LombokPost-Jaksa Penuntut Umum (JPU) Kejaksaan Negeri (Kejari) Lombok Tengah (Loteng) menuntut hukuman 14 tahun penjara dan denda Rp 200 juta subsider 6 bulan kurungan terhadap Kasian.
Ia merupakan terdakwa kasus pemerkosaan terhadap anak kandungnya hingga menyebabkan korban hamil dan melahirkan bayi.
Tuntutan terhadap Kasian dibacakan dalam sidang lanjutan di Pengadilan Negeri Praya, Lombok Tengah, Kamis (4/9).
Terungkap dalam persidangan, terdakwa tidak hanya melakukan pemerkosaan terhadap anak kandungnya satu kali, tetapi berulang kali dalam kurun waktu Agustus 2024 sampai Desember 2024.

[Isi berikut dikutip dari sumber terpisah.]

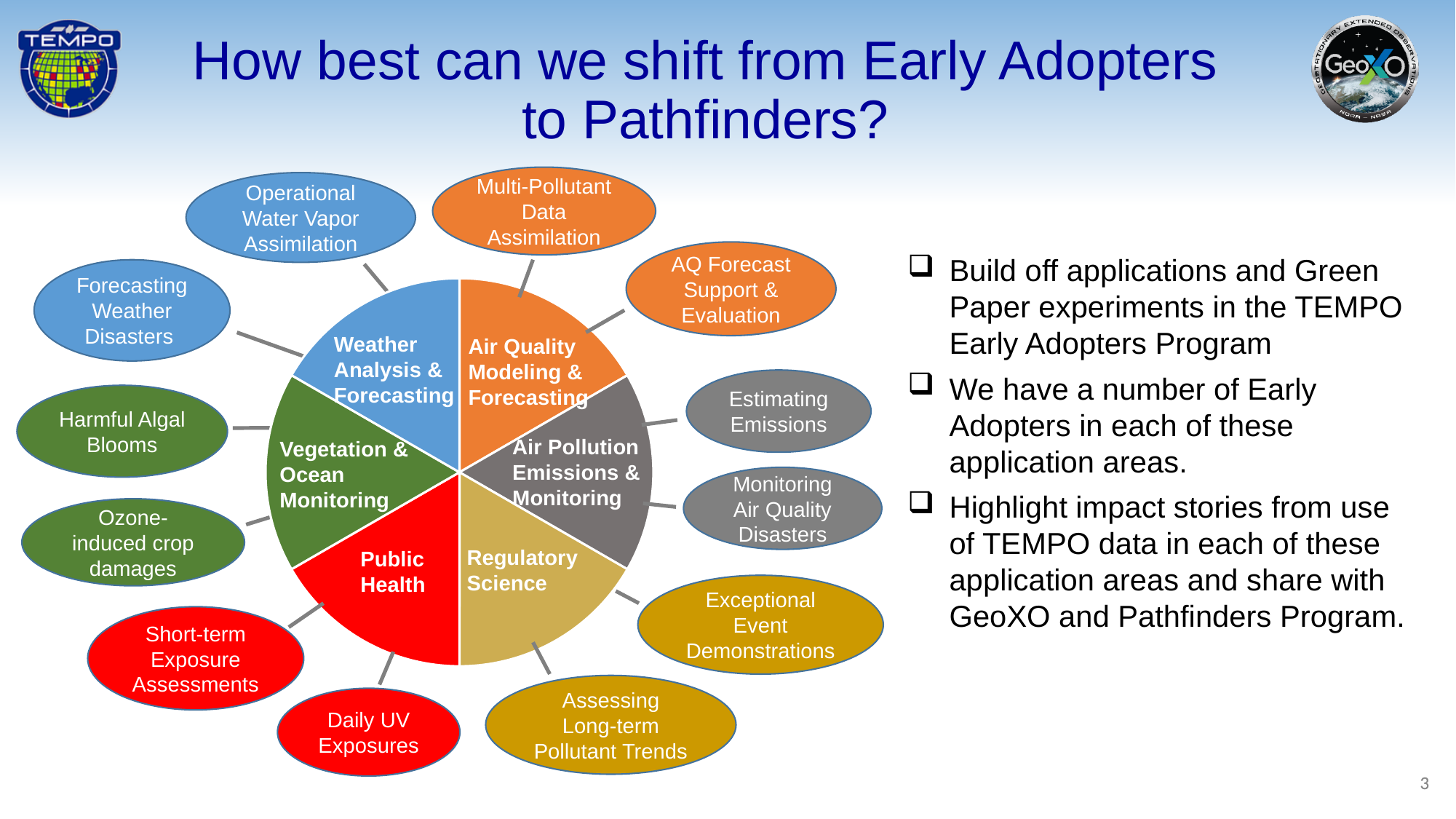
How many segments does the pie chart have? 6 Which segment of the pie chart is coloured red? Public Health Which segment is the oval 'Estimating Emissions' linked to? Air Pollution Emissions & Monitoring What kind of chart is used to show the application areas on the slide? pie chart Which segment of the pie chart is coloured green? Vegetation & Ocean Monitoring Which segment is the oval 'Harmful Algal Blooms' linked to? Vegetation & Ocean Monitoring How many ovals surround the pie chart? 12 How many ovals are connected to the Public Health segment? 2 Which segment is the oval 'AQ Forecast Support & Evaluation' linked to? Air Quality Modeling & Forecasting Which two ovals are linked to the Regulatory Science segment? Exceptional Event Demonstrations; Assessing Long-term Pollutant Trends Do the six segments of the pie chart appear equal in size? yes Which two ovals are linked to the Weather Analysis & Forecasting segment? Operational Water Vapor Assimilation; Forecasting Weather Disasters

Tindakan itu bahkan dilakukan di bawah ancaman kekerasan serius. Terdakwa diketahui mengintimidasi korban dengan ancaman akan membunuh jika menolak ajakan bersetubuh.
Ancaman tersebut membuat korban hidup dalam ketakutan berkepanjangan serta mengalami trauma fisik dan psikis mendalam.
"Dalam tuntutannya, JPU menyatakan bahwa terdakwa telah terbukti secara sah dan meyakinkan bersalah melakukan tindak pidana Persetubuhan Dalam Lingkup Keluarga, melanggar Pasal 6 ayat (1) huruf C jo Pasal 15 ayat (1) huruf A UU Nomor 12 Tahun 2022 tentang Tindak Pidana Kekerasan Seksual sebagaimana dakwaan pertama Penuntut Umum," kata Kepala Seksi Intelijen Kejaksaan Negeri Loteng I Made Juri Imanu, Jumat (5/9).
Dengan telah dibacakannya tuntutan tersebut, Kejari Loteng menegaskan kembali komitmennya menegakkan hukum secara tegas terhadap pelaku kekerasan seksual, khususnya terhadap anak.
"JPU dalam perkara ini menekankan bahwa tuntutan maksimal mendekati ancaman pidana tertinggi merupakan bentuk perlindungan terhadap korban dan wujud kehadiran negara dalam menegakkan keadilan," katanya.
Diberitakan sebelumnya, saat pemeriksaan di Unit PPA Polres Lombok Tengah (24/4), terdakwa mengaku persetubuhan yang dilakukan karena dipengaruhi bisikan setan.
“Siq aran napi kesetanan,” ujarnya di hadapan penyidik.
Ia pun mengaku salah dan khilaf menyetubuhi korban yang merupakan anak kandungnya hingga empat kali. Ia juga tidak mengetahui jika sang anak hamil.
Persetubuhan dilakukan di rumah pelaku yang tinggal bersama istri pertama. Ia memanfaatkan kondisi rumah yang sepi ketika sang istri bekerja. Korban merupakan anak kandungnya dari istri kedua yang sudah bercerai.
“Khilaf. (setubuhi) empat kali, tinjot (kaget, red) betian nganak (lahirkan anak, red),” kata dia.